Short problem ▸
Give back the material from the line with "From the given set" up to and including the line with "3. the small wooden shrine at (130,67)", changing "dirt ground" to "bare soil" and leaving everything else unchanged. Return only those lines.

Data extract ▸
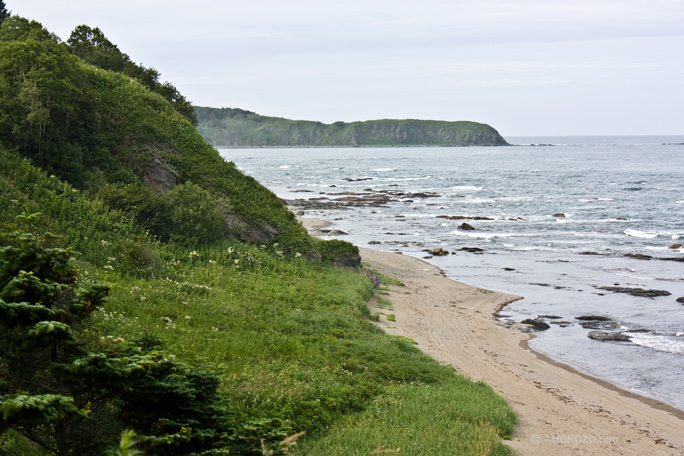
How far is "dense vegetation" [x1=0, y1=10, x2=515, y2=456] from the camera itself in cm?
766

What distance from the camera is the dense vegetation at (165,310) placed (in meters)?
7.66

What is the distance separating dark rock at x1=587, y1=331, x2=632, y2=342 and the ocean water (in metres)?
0.40

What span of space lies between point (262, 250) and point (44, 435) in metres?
19.6

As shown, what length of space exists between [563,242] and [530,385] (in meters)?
35.6

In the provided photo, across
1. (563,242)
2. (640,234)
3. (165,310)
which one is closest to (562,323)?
(165,310)

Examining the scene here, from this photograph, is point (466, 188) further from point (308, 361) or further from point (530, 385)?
point (308, 361)

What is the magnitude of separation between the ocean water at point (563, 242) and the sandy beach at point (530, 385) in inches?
48.4

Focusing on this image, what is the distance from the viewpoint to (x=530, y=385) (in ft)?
59.1

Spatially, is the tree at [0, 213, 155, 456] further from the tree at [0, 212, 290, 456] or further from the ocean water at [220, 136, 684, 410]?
the ocean water at [220, 136, 684, 410]

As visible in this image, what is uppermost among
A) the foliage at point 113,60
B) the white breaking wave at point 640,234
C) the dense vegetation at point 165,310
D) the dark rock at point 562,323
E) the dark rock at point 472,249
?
the foliage at point 113,60

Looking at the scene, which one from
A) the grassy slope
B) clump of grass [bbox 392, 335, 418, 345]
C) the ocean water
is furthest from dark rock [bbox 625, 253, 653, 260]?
clump of grass [bbox 392, 335, 418, 345]

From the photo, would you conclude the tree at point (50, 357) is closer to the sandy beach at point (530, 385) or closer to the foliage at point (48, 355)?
the foliage at point (48, 355)

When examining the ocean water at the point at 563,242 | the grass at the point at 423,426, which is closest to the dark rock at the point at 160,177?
the ocean water at the point at 563,242

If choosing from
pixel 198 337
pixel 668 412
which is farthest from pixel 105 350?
pixel 668 412
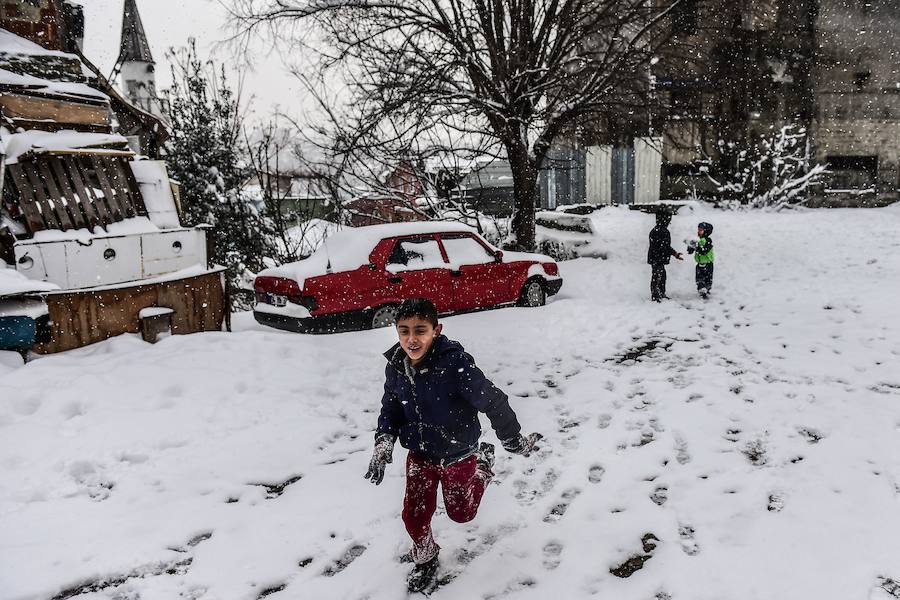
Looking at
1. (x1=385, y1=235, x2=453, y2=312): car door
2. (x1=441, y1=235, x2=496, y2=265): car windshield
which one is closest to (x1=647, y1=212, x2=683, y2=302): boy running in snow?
(x1=441, y1=235, x2=496, y2=265): car windshield

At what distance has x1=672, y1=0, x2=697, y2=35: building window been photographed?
10836mm

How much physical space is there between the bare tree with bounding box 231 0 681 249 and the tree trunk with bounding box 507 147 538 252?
0.02 meters

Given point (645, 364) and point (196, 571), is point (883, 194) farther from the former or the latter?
point (196, 571)

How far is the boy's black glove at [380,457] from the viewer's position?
2.92m

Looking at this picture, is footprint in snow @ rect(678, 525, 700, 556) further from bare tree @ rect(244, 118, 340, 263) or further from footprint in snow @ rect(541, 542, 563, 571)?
bare tree @ rect(244, 118, 340, 263)

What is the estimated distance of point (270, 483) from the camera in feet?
14.0

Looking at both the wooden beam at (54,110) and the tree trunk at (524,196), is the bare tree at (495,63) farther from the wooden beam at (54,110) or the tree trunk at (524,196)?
the wooden beam at (54,110)

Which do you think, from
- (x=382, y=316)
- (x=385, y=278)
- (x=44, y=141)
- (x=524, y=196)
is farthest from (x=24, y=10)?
(x=524, y=196)

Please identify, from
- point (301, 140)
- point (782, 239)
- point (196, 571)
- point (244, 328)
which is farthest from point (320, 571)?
point (782, 239)

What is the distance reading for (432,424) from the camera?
2.93m

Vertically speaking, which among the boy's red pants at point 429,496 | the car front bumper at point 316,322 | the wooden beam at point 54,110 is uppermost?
the wooden beam at point 54,110

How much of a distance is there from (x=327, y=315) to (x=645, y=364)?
397cm

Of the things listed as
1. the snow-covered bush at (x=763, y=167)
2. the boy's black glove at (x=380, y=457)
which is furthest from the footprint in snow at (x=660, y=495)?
the snow-covered bush at (x=763, y=167)

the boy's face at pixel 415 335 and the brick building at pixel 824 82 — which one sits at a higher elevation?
the brick building at pixel 824 82
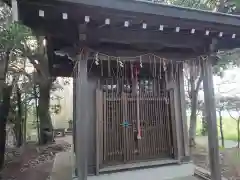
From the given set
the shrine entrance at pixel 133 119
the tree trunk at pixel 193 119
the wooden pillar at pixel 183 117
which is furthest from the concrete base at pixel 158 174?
the tree trunk at pixel 193 119

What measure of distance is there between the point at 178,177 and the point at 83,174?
99.7 inches

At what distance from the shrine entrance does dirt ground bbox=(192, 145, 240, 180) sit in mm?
2203

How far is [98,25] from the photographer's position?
11.0 feet

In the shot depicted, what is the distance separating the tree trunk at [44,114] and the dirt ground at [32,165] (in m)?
1.19

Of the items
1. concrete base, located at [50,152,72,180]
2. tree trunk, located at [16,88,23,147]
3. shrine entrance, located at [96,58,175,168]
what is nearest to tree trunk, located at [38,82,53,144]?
tree trunk, located at [16,88,23,147]

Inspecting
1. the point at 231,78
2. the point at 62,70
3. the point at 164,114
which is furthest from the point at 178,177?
the point at 231,78

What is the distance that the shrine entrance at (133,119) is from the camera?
4566 mm

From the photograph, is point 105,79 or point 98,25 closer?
point 98,25

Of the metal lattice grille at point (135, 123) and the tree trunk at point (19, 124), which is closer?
the metal lattice grille at point (135, 123)

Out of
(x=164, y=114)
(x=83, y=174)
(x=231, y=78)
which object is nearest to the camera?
(x=83, y=174)

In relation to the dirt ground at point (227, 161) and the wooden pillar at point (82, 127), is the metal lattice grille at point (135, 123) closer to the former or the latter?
the wooden pillar at point (82, 127)

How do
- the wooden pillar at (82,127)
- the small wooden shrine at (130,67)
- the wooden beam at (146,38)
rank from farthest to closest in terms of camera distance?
1. the wooden beam at (146,38)
2. the wooden pillar at (82,127)
3. the small wooden shrine at (130,67)

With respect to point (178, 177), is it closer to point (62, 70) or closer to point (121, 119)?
point (121, 119)

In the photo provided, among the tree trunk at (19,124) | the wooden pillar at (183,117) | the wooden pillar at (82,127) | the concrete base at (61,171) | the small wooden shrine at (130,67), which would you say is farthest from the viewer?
the tree trunk at (19,124)
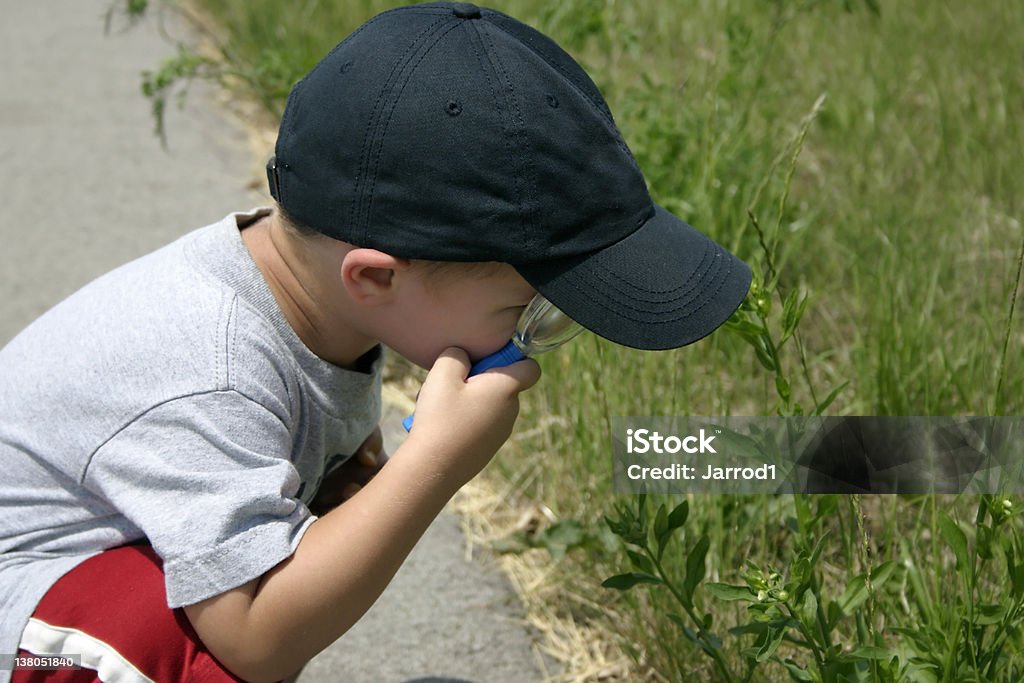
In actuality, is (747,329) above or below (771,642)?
above

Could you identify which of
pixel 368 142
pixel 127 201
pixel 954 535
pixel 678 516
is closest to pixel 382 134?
pixel 368 142

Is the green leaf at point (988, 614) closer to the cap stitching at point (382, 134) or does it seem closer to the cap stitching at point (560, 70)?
the cap stitching at point (560, 70)

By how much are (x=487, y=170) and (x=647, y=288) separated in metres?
0.29

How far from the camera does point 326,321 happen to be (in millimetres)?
1808

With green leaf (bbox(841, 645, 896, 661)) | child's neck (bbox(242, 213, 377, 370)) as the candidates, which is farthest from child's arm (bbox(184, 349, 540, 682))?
green leaf (bbox(841, 645, 896, 661))

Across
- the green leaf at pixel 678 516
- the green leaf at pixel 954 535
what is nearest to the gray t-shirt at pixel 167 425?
the green leaf at pixel 678 516

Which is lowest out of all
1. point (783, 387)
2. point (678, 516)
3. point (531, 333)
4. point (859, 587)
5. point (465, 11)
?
point (859, 587)

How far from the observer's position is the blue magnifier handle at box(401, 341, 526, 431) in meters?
1.69

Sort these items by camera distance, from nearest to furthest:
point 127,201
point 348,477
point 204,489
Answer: point 204,489
point 348,477
point 127,201

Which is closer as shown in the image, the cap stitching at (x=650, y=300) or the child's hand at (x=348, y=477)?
the cap stitching at (x=650, y=300)

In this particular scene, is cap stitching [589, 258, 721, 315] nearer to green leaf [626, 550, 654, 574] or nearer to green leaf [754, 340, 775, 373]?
green leaf [754, 340, 775, 373]

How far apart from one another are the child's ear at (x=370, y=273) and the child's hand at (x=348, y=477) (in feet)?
1.96

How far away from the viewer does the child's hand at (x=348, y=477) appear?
2.22m

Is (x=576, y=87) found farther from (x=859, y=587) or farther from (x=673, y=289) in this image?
(x=859, y=587)
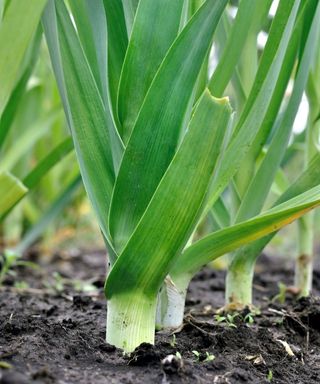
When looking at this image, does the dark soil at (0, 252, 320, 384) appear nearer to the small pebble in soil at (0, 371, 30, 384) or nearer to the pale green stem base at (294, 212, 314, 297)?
the small pebble in soil at (0, 371, 30, 384)

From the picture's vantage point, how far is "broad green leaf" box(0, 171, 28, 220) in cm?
113

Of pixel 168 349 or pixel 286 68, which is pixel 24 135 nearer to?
pixel 286 68

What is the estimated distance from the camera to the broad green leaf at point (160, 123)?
88cm

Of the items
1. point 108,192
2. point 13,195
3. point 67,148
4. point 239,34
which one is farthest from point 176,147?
point 67,148

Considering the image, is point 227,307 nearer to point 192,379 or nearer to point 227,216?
point 227,216

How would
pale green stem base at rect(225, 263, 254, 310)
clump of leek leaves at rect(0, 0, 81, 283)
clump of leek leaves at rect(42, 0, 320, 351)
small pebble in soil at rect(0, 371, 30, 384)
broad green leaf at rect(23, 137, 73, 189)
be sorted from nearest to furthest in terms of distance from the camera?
small pebble in soil at rect(0, 371, 30, 384), clump of leek leaves at rect(42, 0, 320, 351), clump of leek leaves at rect(0, 0, 81, 283), pale green stem base at rect(225, 263, 254, 310), broad green leaf at rect(23, 137, 73, 189)

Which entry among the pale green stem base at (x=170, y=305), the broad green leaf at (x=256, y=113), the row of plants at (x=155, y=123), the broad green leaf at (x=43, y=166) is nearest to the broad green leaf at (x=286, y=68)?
the row of plants at (x=155, y=123)

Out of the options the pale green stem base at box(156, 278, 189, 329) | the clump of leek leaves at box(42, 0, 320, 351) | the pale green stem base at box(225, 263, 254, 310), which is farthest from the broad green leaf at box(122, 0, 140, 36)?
the pale green stem base at box(225, 263, 254, 310)

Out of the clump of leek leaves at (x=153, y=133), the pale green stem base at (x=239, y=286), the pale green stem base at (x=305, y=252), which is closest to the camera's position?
the clump of leek leaves at (x=153, y=133)

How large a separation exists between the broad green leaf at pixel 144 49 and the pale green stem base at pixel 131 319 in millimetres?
265

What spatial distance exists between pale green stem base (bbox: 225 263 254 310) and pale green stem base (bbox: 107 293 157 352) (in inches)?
15.4

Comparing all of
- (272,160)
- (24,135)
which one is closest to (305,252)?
(272,160)

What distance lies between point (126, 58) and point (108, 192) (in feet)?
0.69

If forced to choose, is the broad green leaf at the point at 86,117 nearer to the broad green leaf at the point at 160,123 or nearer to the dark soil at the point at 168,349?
the broad green leaf at the point at 160,123
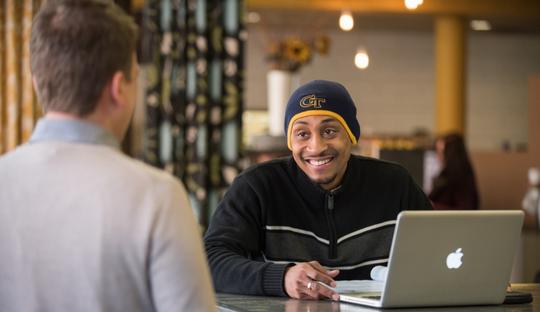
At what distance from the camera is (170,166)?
5512 millimetres

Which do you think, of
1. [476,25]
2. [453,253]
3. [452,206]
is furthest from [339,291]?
[476,25]

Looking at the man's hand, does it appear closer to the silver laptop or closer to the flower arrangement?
the silver laptop

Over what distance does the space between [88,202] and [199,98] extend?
4191 mm

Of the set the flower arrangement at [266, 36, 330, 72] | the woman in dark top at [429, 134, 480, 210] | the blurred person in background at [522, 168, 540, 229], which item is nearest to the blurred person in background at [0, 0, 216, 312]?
the woman in dark top at [429, 134, 480, 210]

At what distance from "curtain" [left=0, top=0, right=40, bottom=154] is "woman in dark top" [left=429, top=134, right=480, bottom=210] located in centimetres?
270

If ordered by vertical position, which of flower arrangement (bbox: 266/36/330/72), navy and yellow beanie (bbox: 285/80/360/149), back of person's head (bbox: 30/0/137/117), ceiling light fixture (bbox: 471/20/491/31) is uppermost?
ceiling light fixture (bbox: 471/20/491/31)

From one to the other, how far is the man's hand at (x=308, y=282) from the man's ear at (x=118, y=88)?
1019 millimetres

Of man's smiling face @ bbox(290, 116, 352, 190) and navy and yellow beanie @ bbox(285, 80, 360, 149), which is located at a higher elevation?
navy and yellow beanie @ bbox(285, 80, 360, 149)

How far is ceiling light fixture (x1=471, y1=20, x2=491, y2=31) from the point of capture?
42.8ft

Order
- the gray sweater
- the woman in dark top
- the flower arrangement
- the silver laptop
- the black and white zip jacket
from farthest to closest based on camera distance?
the flower arrangement → the woman in dark top → the black and white zip jacket → the silver laptop → the gray sweater

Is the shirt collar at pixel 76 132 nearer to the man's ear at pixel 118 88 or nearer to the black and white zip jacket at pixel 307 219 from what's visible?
the man's ear at pixel 118 88

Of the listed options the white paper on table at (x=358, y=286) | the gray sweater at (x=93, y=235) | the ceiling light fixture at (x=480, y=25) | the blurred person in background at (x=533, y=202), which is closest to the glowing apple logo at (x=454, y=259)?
the white paper on table at (x=358, y=286)

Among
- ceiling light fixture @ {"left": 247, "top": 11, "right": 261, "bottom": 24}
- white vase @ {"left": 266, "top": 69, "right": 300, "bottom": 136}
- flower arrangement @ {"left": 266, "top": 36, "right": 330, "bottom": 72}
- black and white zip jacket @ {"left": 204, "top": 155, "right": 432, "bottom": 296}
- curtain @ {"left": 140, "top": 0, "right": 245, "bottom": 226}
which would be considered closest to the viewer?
black and white zip jacket @ {"left": 204, "top": 155, "right": 432, "bottom": 296}

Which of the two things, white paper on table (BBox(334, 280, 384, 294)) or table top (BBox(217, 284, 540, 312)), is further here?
white paper on table (BBox(334, 280, 384, 294))
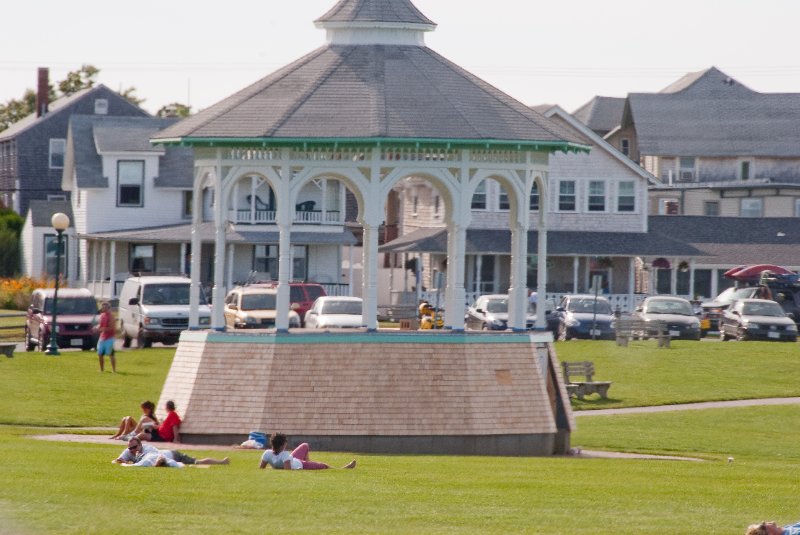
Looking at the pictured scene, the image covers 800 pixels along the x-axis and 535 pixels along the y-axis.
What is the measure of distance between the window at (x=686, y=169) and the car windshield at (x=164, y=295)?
41.9m

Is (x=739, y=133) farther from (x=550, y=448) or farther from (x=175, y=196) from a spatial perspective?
(x=550, y=448)

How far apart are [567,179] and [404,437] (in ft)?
138

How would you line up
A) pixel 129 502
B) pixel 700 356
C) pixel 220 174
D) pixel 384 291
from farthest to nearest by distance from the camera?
pixel 384 291 < pixel 700 356 < pixel 220 174 < pixel 129 502

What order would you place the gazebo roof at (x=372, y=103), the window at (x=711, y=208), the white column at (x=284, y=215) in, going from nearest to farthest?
the gazebo roof at (x=372, y=103), the white column at (x=284, y=215), the window at (x=711, y=208)

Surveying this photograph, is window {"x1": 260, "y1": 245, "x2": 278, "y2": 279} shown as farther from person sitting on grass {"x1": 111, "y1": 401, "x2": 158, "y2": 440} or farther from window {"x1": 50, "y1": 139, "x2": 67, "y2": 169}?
person sitting on grass {"x1": 111, "y1": 401, "x2": 158, "y2": 440}

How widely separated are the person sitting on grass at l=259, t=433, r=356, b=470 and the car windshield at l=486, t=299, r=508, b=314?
2751cm

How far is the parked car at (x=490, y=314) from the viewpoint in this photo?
48.8 metres

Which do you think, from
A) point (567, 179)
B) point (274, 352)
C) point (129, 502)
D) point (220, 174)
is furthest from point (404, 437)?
point (567, 179)

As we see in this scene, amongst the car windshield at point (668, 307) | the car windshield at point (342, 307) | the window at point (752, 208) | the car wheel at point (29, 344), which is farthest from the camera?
the window at point (752, 208)

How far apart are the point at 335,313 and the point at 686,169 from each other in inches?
1595

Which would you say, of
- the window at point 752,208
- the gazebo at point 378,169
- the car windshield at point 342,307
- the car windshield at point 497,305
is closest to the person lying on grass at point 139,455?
the gazebo at point 378,169

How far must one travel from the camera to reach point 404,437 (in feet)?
86.6

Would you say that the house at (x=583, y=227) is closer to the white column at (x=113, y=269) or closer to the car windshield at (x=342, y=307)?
the white column at (x=113, y=269)

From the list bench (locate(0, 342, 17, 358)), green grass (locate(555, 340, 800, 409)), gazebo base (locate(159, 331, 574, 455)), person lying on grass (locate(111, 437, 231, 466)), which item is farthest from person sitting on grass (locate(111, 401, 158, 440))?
bench (locate(0, 342, 17, 358))
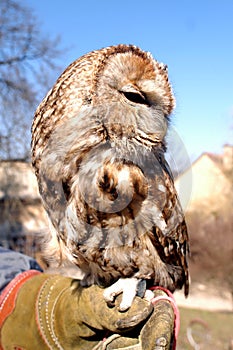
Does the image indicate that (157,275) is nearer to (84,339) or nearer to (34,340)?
(84,339)

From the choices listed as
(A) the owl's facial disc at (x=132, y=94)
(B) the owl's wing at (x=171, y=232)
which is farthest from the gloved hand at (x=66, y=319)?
(A) the owl's facial disc at (x=132, y=94)

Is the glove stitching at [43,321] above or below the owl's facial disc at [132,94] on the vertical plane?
below

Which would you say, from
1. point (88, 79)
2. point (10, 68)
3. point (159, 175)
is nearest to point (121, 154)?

Answer for the task ▸
From the given set
the shrine entrance at pixel 133 119
the tree trunk at pixel 193 119
the wooden pillar at pixel 183 117
which is furthest from the concrete base at pixel 158 174?
the tree trunk at pixel 193 119

What measure of distance is there between the point at 178,177 and the point at 83,174?
99.7 inches

At what distance from the shrine entrance does bare soil bbox=(192, 145, 240, 180) sit in mm?
2203

How far is [98,25] from the photographer's position?
11.0 feet

In the shot depicted, what is the distance separating the tree trunk at [44,114] and the bare soil at [32,165] (in m)?
1.19

Of the items
1. concrete base, located at [50,152,72,180]
2. tree trunk, located at [16,88,23,147]
3. shrine entrance, located at [96,58,175,168]
what is nearest to tree trunk, located at [38,82,53,144]?
tree trunk, located at [16,88,23,147]

Inspecting
1. the point at 231,78
2. the point at 62,70
3. the point at 164,114
which is furthest from the point at 178,177?
the point at 231,78

What is the distance that the shrine entrance at (133,119) is from the camera?
4566 mm

From the photograph, is point 105,79 or point 98,25 closer?
point 98,25

Of the metal lattice grille at point (135, 123) and the tree trunk at point (19, 124), which is closer?
the metal lattice grille at point (135, 123)

Out of
(x=164, y=114)
(x=83, y=174)
(x=231, y=78)
which object is nearest to the camera?
(x=83, y=174)

In relation to the bare soil at point (227, 161) and the wooden pillar at point (82, 127), is the metal lattice grille at point (135, 123) closer to the former or the latter?
the wooden pillar at point (82, 127)

How do
- the wooden pillar at (82,127)
- the small wooden shrine at (130,67)
- the wooden beam at (146,38)
rank from farthest to closest in terms of camera distance?
1. the wooden beam at (146,38)
2. the wooden pillar at (82,127)
3. the small wooden shrine at (130,67)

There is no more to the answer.